The Titanium Jr Gent Roller ball and Fountain pens- available with the smooth end cap only- threaded end caps won't be available until October.
Getting low on the Jr Emperor w/22k gold roller ball- won't have new stock until the end of October.

So, looks like with a few exceptions there should not be a supply issue. The items listed above will not be an option for this group buy. Assuming we get a minimum of 100 pens ordered, we'll go forward. I'll be posting the format Dario and several others have used for this earlier, and will try to keep an updated tally and cumulative total going in this initial post. If you need bushings they well be available for order as well- I'll double check availability since I did not include that on my initial e-mail. Cut-off for this will be next Wednesday, the 20th, at 6:00 PM Central time (assuming we've gotten to the 100 pen mark, if not this will be off). I do have a favor to ask- a little guidance from those who have done this before. While I have a paypal account, it's been pretty much exclusively used for paying, not receiving. If one of you would e-mail me some points on your experience I'd very much appreciate it. Dario, if you still have the spread sheets you mentioned were helpful for tracking, I'd very much appreciate a copy of those as well. I've asked for updated information on pricing, shipping, and insurance. As soon as I can compile, I'll get that posted (likely this evening). Thanks, all, for your patience.


----------



## Jerryconn (Sep 12, 2006)

I would be interested if there is enough interest to get the max discounts.
imperial and statsman


----------



## OKLAHOMAN (Sep 12, 2006)

same here


----------



## wudwrkr (Sep 12, 2006)

I just missed out on the last group buy and had to buy some stuff at the higher prices so I am definitely interested in some full sized Gentlemen's Pens.


----------



## mewell (Sep 12, 2006)

I'd be interested too - even tho' I was"in" on the Jr. Gents I'd be interested in more of those too if you would consider adding those too[]

Mark


----------



## TBone (Sep 12, 2006)

I'd be interested in Jr Gents also if they are added and maybe a couple Jr Statesmen


----------



## Orgtech (Sep 12, 2006)

I would be interested in a few of each


----------



## Yarael (Sep 12, 2006)

Well Im interested also so guess so far intrest looks pretty good.


----------



## Tea Clipper (Sep 13, 2006)

Count me in too! [8D]


----------



## PenTurnerJohn (Sep 13, 2006)

I'd be interested in a few Jr Statesmen IIs.


----------



## EasyGreasy (Sep 13, 2006)

Two or three for me. Tho fore or more and the wife will show me the door. Five or six and..ok ill shut up now. But I am definatly good for some. 

-Greasy


----------



## Huzzah (Sep 13, 2006)

I'd be interested in a couple as well.


----------



## airrat (Sep 13, 2006)

I am interested.  I was just going to place an order for some Emperors, Emp JR.  JR statemans and Imperials,  Please let me know.


----------



## joeatact (Sep 13, 2006)

I am interested


----------



## Dario (Sep 13, 2006)

Lyle (or anyone interested),

If you ever go with this group buy, I have a worksheet I've been using that I am willing to share.  Of course it is up to you if you want to customize, use as-is, or not use at all.

### DATA:
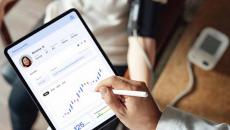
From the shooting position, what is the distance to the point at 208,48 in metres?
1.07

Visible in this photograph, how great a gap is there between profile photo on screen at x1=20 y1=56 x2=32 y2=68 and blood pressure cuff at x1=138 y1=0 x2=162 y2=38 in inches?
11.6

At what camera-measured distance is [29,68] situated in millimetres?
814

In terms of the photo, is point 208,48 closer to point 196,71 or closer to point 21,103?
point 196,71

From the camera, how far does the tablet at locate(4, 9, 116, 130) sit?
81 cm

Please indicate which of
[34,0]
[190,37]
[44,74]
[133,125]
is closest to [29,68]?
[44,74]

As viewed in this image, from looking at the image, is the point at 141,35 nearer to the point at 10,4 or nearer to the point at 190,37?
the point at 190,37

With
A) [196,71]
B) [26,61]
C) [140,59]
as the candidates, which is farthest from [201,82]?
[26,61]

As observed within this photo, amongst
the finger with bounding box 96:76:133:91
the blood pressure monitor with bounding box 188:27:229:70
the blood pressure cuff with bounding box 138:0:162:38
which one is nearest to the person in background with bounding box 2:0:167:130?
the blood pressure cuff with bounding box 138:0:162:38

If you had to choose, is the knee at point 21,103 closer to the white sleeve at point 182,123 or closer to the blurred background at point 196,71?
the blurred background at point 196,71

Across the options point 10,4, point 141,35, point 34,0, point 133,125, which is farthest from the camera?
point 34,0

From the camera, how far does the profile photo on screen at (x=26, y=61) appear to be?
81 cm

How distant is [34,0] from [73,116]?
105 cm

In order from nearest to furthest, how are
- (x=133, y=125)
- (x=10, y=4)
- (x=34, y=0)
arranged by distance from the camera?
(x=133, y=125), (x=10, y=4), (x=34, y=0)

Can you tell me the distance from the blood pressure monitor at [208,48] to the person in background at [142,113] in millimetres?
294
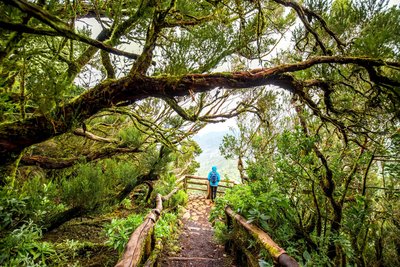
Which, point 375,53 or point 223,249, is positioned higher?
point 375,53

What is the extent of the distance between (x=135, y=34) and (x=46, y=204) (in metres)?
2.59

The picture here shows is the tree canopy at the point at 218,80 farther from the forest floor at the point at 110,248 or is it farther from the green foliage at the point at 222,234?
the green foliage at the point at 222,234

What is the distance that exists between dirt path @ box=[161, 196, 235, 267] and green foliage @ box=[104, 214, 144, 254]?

### PROBLEMS AND TASKS:
• A. In the pen group buy thread, when is the order cut-off?
• B. Write the next part of the pen group buy thread, continuing after its final sentence.

### EXPECTED ANSWERS:
• A. Next Wednesday, the 20th, at 6:00 PM Central time, if the 100-pen minimum has been reached.

• B.
Biggest problem I experienced is the back order issue.  Another thing is labelling of the kits...make sure to ask them to label each kit packet.  Mine always comes labelled only on the outside of the main wrapper (group of 10 or 20 sometimes) and (for me) it is a hassle to make labels for each individual pack.

Good luck!!!


----------



## kent4Him (Sep 13, 2006)

I agree with Dario

Backorders are the biggest hassle.  With the Customs issue they dealt with the last 10 kits took over 3 months to get to me.

Labling is a bit of a pain.  I used a sharpie and wrote on the plastic, but when I do my next group order, I will probably print lables.  My handwriting isn't that great.


----------



## bca1313 (Sep 13, 2006)

You can count me in for some also.

Ben


----------



## wayneis (Sep 13, 2006)

I'd be in for a few.

Wayne


----------



## dozer (Sep 13, 2006)

I would be interested also


----------



## airrat (Sep 13, 2006)

I would make sure to ask them to label each one.  Will make it alot easier for you to seperate them out.


----------



## Kaspar (Sep 13, 2006)

I'm in for two, at least.  Depending on the type and the amount of the discount.


----------



## TheHeretic (Sep 13, 2006)

lets see what we have and I may buy a few


Dean 
Columbus OH


----------



## herper62 (Sep 14, 2006)

Im in for a couple
Herper


----------



## Randy_ (Sep 14, 2006)

> _Originally posted by airrat_
> <br />I would make sure to ask them to label each one.  Will make it alot easier for you to seperate them out.



They may do it as a special favor to IAP; but I would guess that part of the reason they can give discounts for large quantities is "BECAUSE" they can avoid the extra cost of individual sales, incluiding labeling individual packages??


----------



## Dario (Sep 14, 2006)

> _Originally posted by Randy__
> <br />
> 
> 
> ...



I talked to Nils about this on numerous occasions and he assured me that they will label them individually if you ask (but I always forget).  He is working on it to be an automatic thing and if memory serves me right, he thought it is already in place.


----------



## ken69912001 (Sep 14, 2006)

Count me in for Jrs. of both types.


----------



## lwalden (Sep 14, 2006)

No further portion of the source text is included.